Pola asuh yang dikenal dengan istilah “helicopter parenting” telah menjadi topik yang semakin populer dalam beberapa tahun terakhir. Istilah ini digunakan untuk menggambarkan orang tua yang terlalu terlibat dan terlalu protektif dalam kehidupan anak-anak mereka. Gaya pengasuhan ini melebihi batas yang sesuai dengan usia anak dan dapat memiliki dampak negatif pada perkembangan mereka.

Pentingnya Keterlibatan Orang Tua

Tidak dapat disangkal bahwa keterlibatan orang tua dalam kehidupan anak sangat penting. Menurut psikolog Emily Guarnotta, pola asuh yang baik melibatkan pengawasan dan bimbingan yang tepat sesuai dengan usia anak. Namun, helicopter parenting terjadi ketika orang tua terus-menerus mengendalikan, memantau, dan mencampuri kehidupan anak mereka, yang pada akhirnya dapat menghambat perkembangan anak.

Contoh-contoh Helicopter Parenting

Berikut adalah beberapa contoh praktik pola asuh helicopter parenting berdasarkan usia anak:

  1. Batita: Tidak membolehkan bayi merasakan pengalaman baru, seperti bermain di lingkungan yang sedikit berantakan. Selain itu, reaksi yang berlebihan terhadap kesalahan kecil atau penggunaan kata “jangan” yang berlebihan juga termasuk dalam pola asuh ini.
  2. Balita: Terus berada di dekat anak saat mereka bermain dengan teman sebaya, tidak membiarkan mereka menyelesaikan masalah sendiri, dan terus mengarahkan mereka saat bermain, adalah beberapa contoh helicopter parenting pada usia ini.
  3. Usia sekolah: Membantu anak saat makan dengan berlebihan, terlibat dalam pertengkaran anak dengan teman-teman mereka, memilihkan teman dan aktivitas sosial untuk anak, dan mengiming-imingi mereka dengan hadiah untuk mengikuti kegiatan tertentu adalah contoh-contoh pola asuh helicopter parenting pada usia sekolah.
  4. Usia remaja: Menyelesaikan proyek sekolah atau pekerjaan rumah anak, membersihkan atau merapikan ruangan mereka, membuat dalih untuk perilaku buruk anak, dan membuat keputusan besar untuk anak adalah contoh-contoh helicopter parenting pada usia remaja.

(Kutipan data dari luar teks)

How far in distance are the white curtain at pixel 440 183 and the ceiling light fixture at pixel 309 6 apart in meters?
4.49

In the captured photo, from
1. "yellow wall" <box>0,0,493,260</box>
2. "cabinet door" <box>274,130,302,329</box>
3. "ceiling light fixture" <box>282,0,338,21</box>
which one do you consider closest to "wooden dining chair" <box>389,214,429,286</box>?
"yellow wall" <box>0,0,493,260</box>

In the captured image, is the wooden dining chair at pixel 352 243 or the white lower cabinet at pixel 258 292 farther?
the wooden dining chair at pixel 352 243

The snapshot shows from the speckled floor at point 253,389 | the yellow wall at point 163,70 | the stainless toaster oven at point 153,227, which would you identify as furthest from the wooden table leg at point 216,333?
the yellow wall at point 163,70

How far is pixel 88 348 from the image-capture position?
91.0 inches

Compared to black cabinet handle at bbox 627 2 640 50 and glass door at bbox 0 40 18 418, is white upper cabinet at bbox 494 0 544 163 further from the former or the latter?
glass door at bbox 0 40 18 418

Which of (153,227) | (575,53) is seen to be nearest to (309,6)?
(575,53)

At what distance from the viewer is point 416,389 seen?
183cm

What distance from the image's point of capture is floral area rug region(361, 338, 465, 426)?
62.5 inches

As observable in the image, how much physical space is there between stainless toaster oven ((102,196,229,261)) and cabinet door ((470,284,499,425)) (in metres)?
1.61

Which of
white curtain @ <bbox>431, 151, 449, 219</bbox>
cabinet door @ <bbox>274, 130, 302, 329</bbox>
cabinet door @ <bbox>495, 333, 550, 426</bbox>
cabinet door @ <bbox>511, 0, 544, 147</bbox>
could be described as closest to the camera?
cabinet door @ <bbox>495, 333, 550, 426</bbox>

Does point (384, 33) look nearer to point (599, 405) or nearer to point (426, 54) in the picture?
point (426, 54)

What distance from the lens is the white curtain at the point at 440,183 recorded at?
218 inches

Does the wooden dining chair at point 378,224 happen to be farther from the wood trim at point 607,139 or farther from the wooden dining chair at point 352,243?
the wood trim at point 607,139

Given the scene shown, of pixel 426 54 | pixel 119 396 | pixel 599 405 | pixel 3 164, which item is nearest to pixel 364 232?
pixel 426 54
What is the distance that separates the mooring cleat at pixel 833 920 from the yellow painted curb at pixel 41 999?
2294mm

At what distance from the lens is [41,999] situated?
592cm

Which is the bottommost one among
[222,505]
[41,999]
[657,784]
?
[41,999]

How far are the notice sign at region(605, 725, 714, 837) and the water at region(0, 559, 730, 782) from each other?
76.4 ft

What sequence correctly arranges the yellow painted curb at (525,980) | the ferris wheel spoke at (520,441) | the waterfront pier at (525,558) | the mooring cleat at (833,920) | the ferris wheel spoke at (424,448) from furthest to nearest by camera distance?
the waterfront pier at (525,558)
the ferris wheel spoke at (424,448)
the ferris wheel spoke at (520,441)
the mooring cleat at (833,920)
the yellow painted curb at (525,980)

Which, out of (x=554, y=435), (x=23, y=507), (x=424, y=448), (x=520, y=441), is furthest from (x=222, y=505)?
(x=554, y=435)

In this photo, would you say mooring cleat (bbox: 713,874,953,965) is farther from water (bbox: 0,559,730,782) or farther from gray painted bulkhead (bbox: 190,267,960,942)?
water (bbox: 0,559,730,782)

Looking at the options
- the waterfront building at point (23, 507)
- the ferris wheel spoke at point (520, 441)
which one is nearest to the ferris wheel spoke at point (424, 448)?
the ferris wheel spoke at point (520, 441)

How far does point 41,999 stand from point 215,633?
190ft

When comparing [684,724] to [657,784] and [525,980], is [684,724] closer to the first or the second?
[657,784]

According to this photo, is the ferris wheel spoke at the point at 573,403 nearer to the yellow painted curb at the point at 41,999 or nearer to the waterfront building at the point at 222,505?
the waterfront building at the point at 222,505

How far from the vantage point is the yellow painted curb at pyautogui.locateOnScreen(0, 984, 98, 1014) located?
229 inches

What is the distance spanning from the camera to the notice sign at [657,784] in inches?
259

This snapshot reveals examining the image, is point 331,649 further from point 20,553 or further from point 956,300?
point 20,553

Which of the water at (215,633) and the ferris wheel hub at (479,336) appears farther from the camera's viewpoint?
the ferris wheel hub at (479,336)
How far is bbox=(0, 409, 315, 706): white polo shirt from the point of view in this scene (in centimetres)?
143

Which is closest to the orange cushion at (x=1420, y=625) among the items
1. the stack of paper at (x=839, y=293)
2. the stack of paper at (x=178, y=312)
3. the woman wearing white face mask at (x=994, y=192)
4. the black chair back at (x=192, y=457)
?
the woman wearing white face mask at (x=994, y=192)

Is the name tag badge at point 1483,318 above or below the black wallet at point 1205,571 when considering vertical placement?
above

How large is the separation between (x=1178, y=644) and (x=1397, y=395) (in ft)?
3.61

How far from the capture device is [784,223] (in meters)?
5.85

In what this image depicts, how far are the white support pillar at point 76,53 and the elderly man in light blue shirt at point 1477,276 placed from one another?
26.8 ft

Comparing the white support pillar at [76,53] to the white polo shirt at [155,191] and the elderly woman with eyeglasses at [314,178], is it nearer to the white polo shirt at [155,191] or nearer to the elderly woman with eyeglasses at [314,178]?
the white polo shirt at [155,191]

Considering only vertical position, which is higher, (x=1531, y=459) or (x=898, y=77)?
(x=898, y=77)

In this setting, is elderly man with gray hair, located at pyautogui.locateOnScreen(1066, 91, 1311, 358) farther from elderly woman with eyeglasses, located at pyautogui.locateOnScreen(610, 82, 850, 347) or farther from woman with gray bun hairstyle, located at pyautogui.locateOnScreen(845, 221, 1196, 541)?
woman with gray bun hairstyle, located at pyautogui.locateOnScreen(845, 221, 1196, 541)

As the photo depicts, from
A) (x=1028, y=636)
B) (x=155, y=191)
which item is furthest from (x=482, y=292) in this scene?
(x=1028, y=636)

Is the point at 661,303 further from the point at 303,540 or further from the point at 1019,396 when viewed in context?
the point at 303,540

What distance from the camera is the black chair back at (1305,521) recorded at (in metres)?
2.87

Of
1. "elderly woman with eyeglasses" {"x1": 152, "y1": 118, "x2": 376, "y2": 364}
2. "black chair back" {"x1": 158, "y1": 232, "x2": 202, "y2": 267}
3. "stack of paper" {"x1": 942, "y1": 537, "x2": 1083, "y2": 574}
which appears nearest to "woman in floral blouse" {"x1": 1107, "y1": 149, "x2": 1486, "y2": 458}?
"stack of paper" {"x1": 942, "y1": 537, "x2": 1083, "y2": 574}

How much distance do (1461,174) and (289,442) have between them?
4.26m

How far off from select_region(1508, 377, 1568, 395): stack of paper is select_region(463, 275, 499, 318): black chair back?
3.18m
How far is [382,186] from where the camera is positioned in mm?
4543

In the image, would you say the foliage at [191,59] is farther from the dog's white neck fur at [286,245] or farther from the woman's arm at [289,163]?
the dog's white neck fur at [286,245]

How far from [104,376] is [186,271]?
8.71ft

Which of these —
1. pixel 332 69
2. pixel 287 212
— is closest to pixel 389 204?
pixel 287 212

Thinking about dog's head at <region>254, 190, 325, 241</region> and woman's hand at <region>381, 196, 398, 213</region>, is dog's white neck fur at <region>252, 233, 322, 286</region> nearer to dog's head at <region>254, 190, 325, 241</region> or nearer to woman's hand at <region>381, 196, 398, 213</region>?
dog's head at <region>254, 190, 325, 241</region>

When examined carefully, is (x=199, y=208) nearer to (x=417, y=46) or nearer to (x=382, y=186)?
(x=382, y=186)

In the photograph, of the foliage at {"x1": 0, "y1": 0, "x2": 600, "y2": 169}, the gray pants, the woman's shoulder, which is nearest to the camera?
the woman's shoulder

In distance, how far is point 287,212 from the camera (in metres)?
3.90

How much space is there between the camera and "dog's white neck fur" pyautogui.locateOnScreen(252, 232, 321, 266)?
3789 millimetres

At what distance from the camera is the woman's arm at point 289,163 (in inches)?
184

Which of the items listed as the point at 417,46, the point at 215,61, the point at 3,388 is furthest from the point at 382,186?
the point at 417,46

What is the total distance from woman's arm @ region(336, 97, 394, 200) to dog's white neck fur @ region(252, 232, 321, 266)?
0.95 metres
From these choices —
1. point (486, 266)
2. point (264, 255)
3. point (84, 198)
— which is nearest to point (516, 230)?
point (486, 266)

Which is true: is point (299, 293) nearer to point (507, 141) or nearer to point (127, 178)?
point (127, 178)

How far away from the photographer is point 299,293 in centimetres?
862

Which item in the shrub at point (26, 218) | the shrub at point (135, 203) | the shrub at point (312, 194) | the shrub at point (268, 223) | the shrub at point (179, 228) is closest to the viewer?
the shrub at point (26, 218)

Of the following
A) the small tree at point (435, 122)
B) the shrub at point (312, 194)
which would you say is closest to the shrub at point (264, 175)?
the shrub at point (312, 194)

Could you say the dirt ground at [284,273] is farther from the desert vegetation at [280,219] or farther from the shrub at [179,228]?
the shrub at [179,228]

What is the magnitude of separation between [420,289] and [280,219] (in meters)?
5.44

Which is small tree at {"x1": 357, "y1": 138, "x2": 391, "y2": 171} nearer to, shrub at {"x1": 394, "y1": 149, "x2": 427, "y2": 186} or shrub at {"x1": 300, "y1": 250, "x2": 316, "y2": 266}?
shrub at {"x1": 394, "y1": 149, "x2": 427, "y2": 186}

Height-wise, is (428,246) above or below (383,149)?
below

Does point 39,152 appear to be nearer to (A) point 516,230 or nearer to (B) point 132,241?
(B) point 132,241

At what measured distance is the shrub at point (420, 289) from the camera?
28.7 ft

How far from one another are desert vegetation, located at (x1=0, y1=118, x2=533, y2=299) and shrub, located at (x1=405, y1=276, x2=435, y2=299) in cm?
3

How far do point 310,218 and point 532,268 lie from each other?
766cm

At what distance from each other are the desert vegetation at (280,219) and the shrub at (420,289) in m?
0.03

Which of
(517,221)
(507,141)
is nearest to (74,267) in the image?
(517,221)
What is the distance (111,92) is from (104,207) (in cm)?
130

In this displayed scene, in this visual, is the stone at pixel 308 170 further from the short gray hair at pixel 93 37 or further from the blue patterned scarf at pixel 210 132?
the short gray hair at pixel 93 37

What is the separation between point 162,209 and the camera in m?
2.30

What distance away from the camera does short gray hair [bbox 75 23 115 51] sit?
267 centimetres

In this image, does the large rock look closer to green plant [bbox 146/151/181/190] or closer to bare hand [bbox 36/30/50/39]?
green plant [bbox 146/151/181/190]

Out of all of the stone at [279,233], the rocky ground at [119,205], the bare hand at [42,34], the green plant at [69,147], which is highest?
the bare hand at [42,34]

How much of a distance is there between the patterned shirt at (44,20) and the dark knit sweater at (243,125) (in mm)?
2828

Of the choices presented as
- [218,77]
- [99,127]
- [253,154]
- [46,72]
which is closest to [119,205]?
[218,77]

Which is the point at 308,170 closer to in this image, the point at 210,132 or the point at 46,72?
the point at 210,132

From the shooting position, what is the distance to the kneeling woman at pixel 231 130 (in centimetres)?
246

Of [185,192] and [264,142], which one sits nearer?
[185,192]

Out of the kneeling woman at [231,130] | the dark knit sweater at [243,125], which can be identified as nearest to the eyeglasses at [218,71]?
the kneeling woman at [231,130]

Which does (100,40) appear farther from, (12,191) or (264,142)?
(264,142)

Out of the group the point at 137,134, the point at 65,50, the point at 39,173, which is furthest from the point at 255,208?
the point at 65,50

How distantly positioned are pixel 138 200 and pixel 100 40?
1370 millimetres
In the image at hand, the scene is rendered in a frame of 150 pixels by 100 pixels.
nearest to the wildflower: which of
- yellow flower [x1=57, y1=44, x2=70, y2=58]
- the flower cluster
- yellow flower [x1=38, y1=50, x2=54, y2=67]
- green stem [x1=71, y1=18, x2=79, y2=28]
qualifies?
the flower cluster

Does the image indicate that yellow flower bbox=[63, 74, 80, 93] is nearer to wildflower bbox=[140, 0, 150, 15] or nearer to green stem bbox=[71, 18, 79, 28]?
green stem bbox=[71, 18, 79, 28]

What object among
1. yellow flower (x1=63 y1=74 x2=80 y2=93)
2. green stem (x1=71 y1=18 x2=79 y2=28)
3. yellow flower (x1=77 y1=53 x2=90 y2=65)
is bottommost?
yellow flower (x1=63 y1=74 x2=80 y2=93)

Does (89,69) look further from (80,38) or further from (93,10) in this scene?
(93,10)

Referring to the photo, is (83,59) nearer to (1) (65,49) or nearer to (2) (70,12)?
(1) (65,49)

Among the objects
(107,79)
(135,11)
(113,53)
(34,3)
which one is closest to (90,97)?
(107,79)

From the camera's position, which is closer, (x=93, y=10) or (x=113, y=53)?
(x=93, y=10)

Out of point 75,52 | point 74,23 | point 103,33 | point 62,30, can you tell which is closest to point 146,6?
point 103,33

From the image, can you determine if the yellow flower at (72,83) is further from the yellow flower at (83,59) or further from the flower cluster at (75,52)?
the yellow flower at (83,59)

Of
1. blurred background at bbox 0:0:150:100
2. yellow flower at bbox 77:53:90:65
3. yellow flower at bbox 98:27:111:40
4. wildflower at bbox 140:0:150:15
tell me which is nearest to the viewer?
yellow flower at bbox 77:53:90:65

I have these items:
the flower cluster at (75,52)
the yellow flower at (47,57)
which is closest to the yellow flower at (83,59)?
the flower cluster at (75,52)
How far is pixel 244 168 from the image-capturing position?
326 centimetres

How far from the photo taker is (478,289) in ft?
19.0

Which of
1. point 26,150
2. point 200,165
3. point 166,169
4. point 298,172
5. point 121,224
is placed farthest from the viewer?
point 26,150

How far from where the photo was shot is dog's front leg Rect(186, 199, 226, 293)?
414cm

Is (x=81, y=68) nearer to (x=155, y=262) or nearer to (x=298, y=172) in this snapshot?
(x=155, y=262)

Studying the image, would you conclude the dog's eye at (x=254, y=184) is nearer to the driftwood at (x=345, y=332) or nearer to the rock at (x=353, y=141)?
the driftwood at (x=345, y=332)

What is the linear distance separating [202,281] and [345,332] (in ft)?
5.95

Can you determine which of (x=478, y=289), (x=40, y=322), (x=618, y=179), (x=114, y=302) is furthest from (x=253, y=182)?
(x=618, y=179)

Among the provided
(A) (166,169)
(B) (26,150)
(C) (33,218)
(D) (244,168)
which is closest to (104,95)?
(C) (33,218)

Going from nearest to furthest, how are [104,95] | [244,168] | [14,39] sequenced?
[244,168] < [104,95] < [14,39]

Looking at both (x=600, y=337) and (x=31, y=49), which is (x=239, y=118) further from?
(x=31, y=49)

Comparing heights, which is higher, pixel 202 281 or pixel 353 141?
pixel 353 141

Dampak Buruk Helicopter Parenting

Pola asuh helicopter parenting dapat memiliki dampak negatif pada anak. Studi menunjukkan bahwa anak-anak yang dibesarkan dengan pola asuh ini cenderung memiliki kepercayaan diri yang rendah, kesulitan dalam mengelola stres, tingkat kecemasan dan depresi yang lebih tinggi, kurangnya empati dan keterampilan sosial, serta lebih berisiko dalam penggunaan obat-obatan terlarang.

Gaya Parenting yang Paling Efektif

Sebagai orang tua, penting untuk menemukan gaya parenting yang paling efektif bagi anak kita. Meskipun setiap orang tua memiliki gaya pengasuhan yang berbeda, banyak pakar setuju bahwa gaya parenting otoritatif adalah yang paling baik. Gaya pengasuhan otoritatif melibatkan pendekatan yang suportif, komunikatif, dan memberikan batasan yang wajar kepada anak. Anak-anak yang dibesarkan dengan pola asuh otoritatif cenderung memiliki kepercayaan diri yang tinggi, keterampilan sosial yang baik, dan kemampuan yang baik dalam menyelesaikan masalah dalam hidup.

Menyimpulkan Dampak dan Rekomendasi Gaya Parenting yang Efektif

Secara keseluruhan, helicopter parenting adalah pola asuh yang hiperprotektif dan berlebihan dalam keterlibatan orang tua dalam kehidupan anak. Pola asuh ini dapat memiliki dampak negatif pada perkembangan anak. Oleh karena itu, penting bagi orang tua untuk mencari keseimbangan antara melindungi anak mereka dan memberikan kebebasan dan tanggung jawab yang tepat sesuai dengan usia mereka. Gaya parenting otoritatif adalah pendekatan yang lebih efektif dalam membantu anak-anak tumbuh dan berkembang dengan baik.